The BBC was accused of sacrificing quality for cost-cutting yesterday after the resignation of the editor of one of its specialist magazines.
Leading environmentalists reacted with anger and dismay to the news that Rosamund Kidman Cox, the long-standing editor of the award-winning BBC Wildlife, is resigning rather than carry on working on a new low-cost version of the magazine to be produced by an outside company.
Green campaigners, writers and film makers lined up to accuse the corporation of putting profits before editorial quality in moving the magazine, which under Ms Kidman Cox has built up a global reputation, from in-house production to Origin Publishing, a firm producing titles such as Cross Stitch Crazy and Your Hair.
They accused the BBC of failing to recognise the importance of Ms Kidman Cox, a hugely respected figure within the British environment movement. She has built up the magazine's Wildlife Photographer of the Year competition to be the world's top wildlife photography showcase, with more than 20,000 entries annually.
BBC Worldwide, the commercial arm of the corporation, has bought Bristol-based Origin, which specialises in low-cost, low-staff, no-frills publishing, and is transferring to it its three prestigious specialist magazines - BBC Wildlife and its sister publications BBC History, and BBC Music. The reason given is cost: all three have sales of between 40,000 and 60,000 copies monthly, but do not make money.
Since the deal was announced, fears have been expressed that cutting costs will mean dumbing down magazines which attract a loyal readership for their excellence. The transfer out-of-house from the BBC itself is likely to mean that staff numbers - about a dozen on each of the titles - will be halved and budgets slashed. The three editors have each been given the choice of transferring to Origin, or taking redundancy.
Greg Neale, editor of BBC History, and Helen Wallace, editor of BBC Music, are considering their positions, BBC Worldwide said. They face the choice of moving to Bristol from London, where their magazines are currently produced.
Ms Kidman Cox, however, faces no such difficulty, as her magazine is already published in Bristol, where it has long been associated with the BBC Natural History Unit. Her refusal to go to Origin after 21 years at the helm of BBC Wildlife is, therefore, the clearest possible vote of no confidence in the new publishing regime for her magazine.
A BBC Worldwide spokesman said yesterday: "Ros is resigning. What Ros wants to say about why she's leaving is up to Ros." But he agreed that the change of publishing regime "may have a bearing" on her decision.
Ms Kidman Cox declined to comment yesterday.
Tony Juniper, the director of Friends of the Earth, said: "Ros has created probably the world's leading wildlife magazine, and for that great achievement to be put at risk through some short-sighted BBC business decision geared towards cost-cutting is tragic."

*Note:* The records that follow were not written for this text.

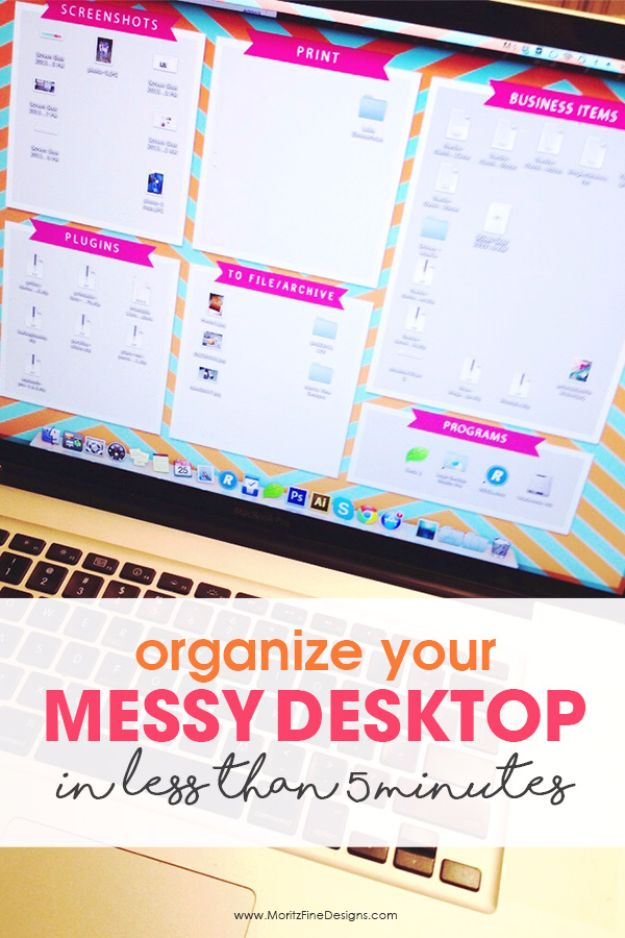 DIY Ideas for Your Computer - Clean up your Computer Desktop - Cool Desk, Home Office, Bulletin Boards and Tech Projects for Kids, Awesome Tips and Tricks for Your Laptop and Desktop, Best Shortcuts and Neat Ways To Make Your Computer Even Better With Productivity Tips http://diyjoy.com/diy-ideas-computer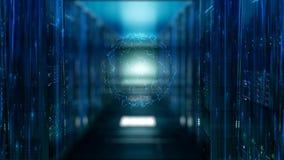 Moderner Serverraum lizenzfreie abbildung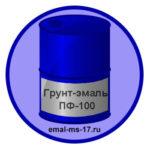 grunt-emal-pf-100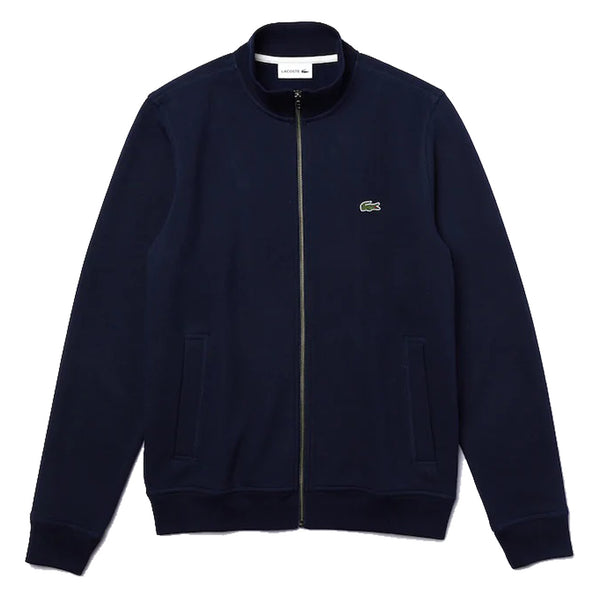 LACOSTE Zippered Stand-Up Collar Piqué Fleece Navy Jacket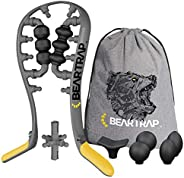 Beartrap PRO, Physiotherapy Device, Muscle Pain Relief & Recovery Tool, Used for Full-Body Muscle Rel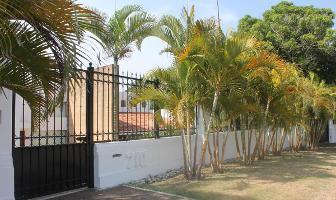 Foto de casa en venta en  , residencial lagunas de miralta, altamira, tamaulipas, 11563809 No. 01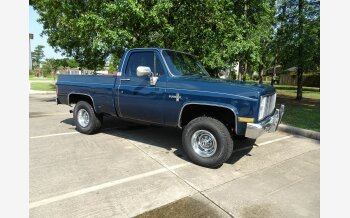 1986 Chevrolet C/K Truck 4x4 Regular Cab 1500 for sale 101154731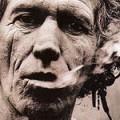 Keith Richards parle des projets des Rolling Stones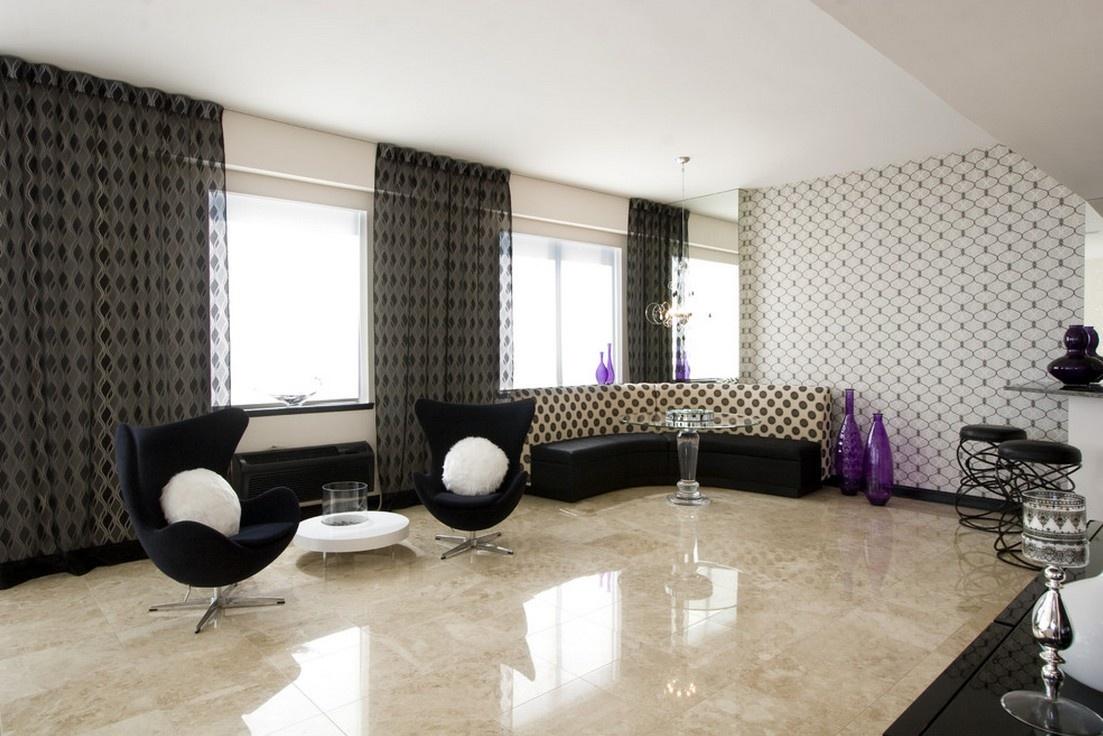 Italian-marble-flooring-for-modern-living-room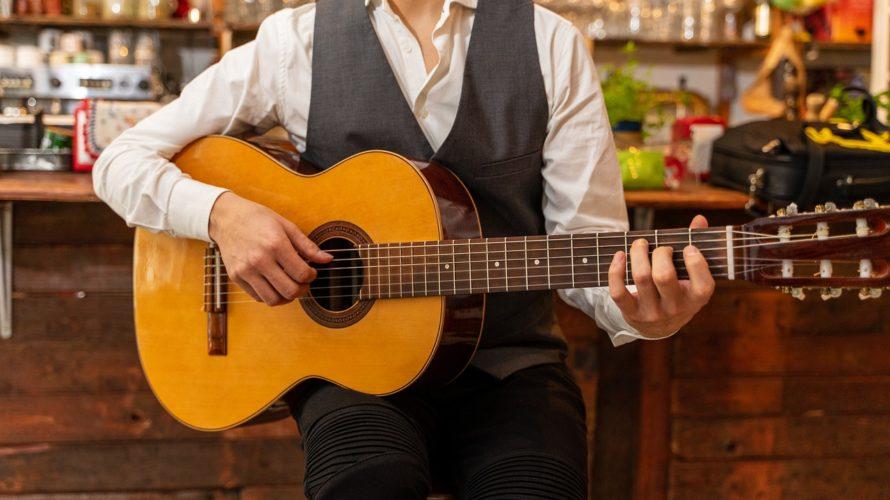 【DTM】本格的にギターメロディーを打ち込む方法【あっ!と驚く】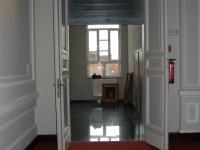 Protipožární vrata – info 5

Jonathon Porritt, chairman of the Government's Sustainable Development Commission, said he was "very dismayed" by her resignation. "It will have a big impact on the quality of BBC Wildlife, not just the content, but in the way it's printed," he said.
Richard Mabey, a naturalist and author of the best-selling Flora Britannica, has worked for Ms Kidman Cox since the first issue in 1983. He said yesterday: "I think it's totally tragic. The BBC have done this as a money-saving exercise and it is a misguided decision."
Chris Packham, a wildlife film maker and television presenter, said: "Without Ros it will be impossible to ensure the magazine's qualities are maintained. This is a further decline in standards at the BBC."